◆ **Required work**:
(a) Answer these questions using the news item on San Francisco's proposed mental health tax:
(i) What gross receipts tax rate would affected companies pay?
(ii) How many uninsured residents does Healthy San Francisco serve?
(iii) On what date will the initiatives be formally introduced to the Board of Supervisors?
(b) Rewrite the news item on San Francisco's proposed mental health tax, starting with "San Francisco companies" and going on through "voters in November.", and put "chief executives" in place of "CEOs".
(c) Write the next few sentences of the news item on San Francisco's proposed mental health tax, picking up after its final sentence.

◆ **Extract to read**:
------------------------------------------------------------------------
San Francisco companies that pay CEOs 100 times the companies’ median wage would be taxed to fund universal mental health and substance abuse programs under a proposal that could go before voters in November.
The proposal unveiled May 28 would impose a 0.1% gross receipts tax on affected companies. Two-thirds voter approval is required to approve the tax, which is expected to raise $80 million annually.
The Board of Supervisors also will consider a separate ballot measure that seeks to create a 1.12% tax on stock-based compensation. The combined proceeds would fund the mental health program.
The proposal, called Mental Health SF, would provide immediate mental health and substance abuse treatment for individuals in crisis. It would also cover the costs of psychiatric medication.
The plan builds on Healthy San Francisco, the nation’s first universal health program that provides health services to 14,000 uninsured San Francisco residents. San Francisco spends $370 million annually on mental health and substance abuse services to more than 30,000 patients.
“Mental Health SF will be the first overhaul of San Francisco’s disconnected, disjointed, and broken mental healthcare and substance use system in decades. It will make San Francisco the first city in the country guaranteeing the right to mental health care,” Supervisor Matt Haney said in a statement.
The proposed initiative to create the program and the companion funding initiative will be formally introduced at the Board of Supervisors’ June 4 meeting.
------------------------------------------------------------------------
◆ **Material shown**:

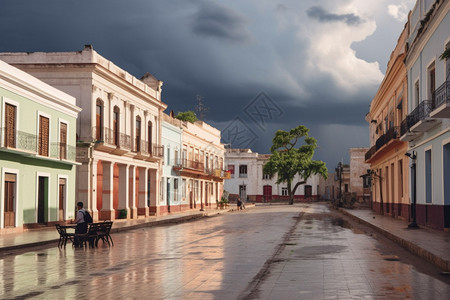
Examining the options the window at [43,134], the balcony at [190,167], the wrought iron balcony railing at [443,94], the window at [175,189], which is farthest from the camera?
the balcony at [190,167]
------------------------------------------------------------------------
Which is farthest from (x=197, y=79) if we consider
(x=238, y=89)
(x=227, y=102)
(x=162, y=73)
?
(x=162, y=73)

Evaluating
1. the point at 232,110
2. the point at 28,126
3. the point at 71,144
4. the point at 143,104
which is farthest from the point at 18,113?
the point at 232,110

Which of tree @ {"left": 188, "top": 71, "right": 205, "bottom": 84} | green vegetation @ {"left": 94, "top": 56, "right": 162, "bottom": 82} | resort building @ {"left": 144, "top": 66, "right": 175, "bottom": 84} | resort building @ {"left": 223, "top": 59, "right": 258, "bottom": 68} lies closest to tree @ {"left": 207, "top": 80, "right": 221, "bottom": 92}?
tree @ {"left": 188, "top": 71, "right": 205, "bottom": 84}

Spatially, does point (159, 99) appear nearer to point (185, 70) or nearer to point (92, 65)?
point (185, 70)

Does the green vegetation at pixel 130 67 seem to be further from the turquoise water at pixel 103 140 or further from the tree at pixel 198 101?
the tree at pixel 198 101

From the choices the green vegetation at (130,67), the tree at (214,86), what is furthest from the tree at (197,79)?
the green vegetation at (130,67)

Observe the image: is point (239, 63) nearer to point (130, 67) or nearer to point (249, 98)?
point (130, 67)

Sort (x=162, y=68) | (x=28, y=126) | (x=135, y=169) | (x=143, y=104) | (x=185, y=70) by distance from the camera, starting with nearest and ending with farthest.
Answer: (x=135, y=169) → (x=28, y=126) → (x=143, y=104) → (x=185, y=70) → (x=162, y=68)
------------------------------------------------------------------------
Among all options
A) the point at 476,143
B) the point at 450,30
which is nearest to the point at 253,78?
------------------------------------------------------------------------
◆ **Exercise responses**:
(a)
(i) 0.1%
(ii) 14,000
(iii) June 4

(b)
San Francisco companies that pay chief executives 100 times the companies’ median wage would be taxed to fund universal mental health and substance abuse programs under a proposal that could go before voters in November.

(c)
One observer expressed skepticism about creating a program to be funded by fluctuating taxes.
There’s little question the region and state need to do “a far better job of providing mental health care services,” said Rufus Jeffris, Bay Area Council senior vice president. The council represents 300 of the region’s biggest employers, including Salesforce, Uber, and the University of California.
“A big danger in this proposal is relying on highly volatile jobs and wealth taxes to fund an ongoing expansion of services. And given criticism about a lack of coordination and coherence in a system that some have described as `devastatingly broken,’ voters will need to decide whether spending more money is the right approach,” Jeffris said.
The Excessive CEO Salary Tax initiative would impose a 0.1% surcharge on companies whose CEOs make more than 100 times more than their median workers. The surcharge will increase to 0.2% when a CEO earns 200 times more than the median employee, 0.3% at 300, and by 0.1% with each additional 100 times rates of difference.